'''

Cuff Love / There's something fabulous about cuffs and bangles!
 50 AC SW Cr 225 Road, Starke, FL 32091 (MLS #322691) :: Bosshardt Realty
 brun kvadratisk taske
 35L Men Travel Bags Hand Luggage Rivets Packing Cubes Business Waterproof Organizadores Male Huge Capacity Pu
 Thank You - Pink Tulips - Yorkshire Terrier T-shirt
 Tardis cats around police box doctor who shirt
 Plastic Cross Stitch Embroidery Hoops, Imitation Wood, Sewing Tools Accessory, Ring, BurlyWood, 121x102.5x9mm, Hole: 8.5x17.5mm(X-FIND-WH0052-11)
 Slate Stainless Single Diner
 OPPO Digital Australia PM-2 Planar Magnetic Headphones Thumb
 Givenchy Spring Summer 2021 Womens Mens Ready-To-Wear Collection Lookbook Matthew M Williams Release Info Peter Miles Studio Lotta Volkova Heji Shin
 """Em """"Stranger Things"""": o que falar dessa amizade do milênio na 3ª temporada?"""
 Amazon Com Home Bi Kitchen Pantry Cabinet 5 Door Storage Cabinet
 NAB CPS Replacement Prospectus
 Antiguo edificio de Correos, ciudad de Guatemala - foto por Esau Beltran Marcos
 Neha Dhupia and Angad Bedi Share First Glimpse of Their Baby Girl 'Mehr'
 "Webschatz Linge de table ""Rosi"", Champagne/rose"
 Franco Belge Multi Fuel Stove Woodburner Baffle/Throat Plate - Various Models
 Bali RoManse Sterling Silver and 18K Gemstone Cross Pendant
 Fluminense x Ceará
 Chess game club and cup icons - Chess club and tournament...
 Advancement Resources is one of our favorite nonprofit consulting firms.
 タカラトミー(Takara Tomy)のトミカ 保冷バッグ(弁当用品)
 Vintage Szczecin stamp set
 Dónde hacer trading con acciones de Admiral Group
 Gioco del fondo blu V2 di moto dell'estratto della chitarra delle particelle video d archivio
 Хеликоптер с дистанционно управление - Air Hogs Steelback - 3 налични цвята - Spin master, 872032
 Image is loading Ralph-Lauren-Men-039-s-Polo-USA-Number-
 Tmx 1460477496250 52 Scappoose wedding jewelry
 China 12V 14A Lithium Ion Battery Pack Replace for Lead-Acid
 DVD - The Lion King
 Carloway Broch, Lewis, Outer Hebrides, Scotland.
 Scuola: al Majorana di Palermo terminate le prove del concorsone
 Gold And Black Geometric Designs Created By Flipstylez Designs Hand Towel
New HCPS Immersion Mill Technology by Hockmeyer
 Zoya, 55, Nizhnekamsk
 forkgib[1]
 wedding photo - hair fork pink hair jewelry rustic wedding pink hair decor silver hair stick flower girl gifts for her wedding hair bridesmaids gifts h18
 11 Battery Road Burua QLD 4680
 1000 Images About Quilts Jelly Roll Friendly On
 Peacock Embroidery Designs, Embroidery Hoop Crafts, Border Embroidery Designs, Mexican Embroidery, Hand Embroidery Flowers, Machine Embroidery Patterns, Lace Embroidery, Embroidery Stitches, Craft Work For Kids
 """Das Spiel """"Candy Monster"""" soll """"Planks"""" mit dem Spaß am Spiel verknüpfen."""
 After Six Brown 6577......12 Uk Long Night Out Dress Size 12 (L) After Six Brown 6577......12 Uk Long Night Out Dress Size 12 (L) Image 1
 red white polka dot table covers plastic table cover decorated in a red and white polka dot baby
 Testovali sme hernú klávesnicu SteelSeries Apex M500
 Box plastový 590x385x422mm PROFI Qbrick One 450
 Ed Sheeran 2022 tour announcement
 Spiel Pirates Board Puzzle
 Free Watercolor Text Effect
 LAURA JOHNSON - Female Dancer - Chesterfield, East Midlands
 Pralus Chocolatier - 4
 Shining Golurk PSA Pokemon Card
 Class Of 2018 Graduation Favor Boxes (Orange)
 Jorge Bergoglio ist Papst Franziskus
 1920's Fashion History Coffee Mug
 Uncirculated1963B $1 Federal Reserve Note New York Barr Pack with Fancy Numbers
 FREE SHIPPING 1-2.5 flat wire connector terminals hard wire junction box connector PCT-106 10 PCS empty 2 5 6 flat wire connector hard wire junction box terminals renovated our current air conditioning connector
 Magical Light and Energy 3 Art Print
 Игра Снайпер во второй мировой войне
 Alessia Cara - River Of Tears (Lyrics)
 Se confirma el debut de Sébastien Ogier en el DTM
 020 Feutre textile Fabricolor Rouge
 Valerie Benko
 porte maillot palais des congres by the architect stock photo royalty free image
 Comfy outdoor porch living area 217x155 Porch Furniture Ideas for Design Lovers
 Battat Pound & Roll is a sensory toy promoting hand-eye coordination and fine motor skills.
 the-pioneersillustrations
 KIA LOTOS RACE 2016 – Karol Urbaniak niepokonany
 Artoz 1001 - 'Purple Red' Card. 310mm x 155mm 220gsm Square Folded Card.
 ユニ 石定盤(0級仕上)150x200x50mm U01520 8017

'''

> _Brief_:
Check the records above and copy each line that has the string "Road".

> _Task result_:
 50 AC SW Cr 225 Road, Starke, FL 32091 (MLS #322691) :: Bosshardt Realty
 11 Battery Road Burua QLD 4680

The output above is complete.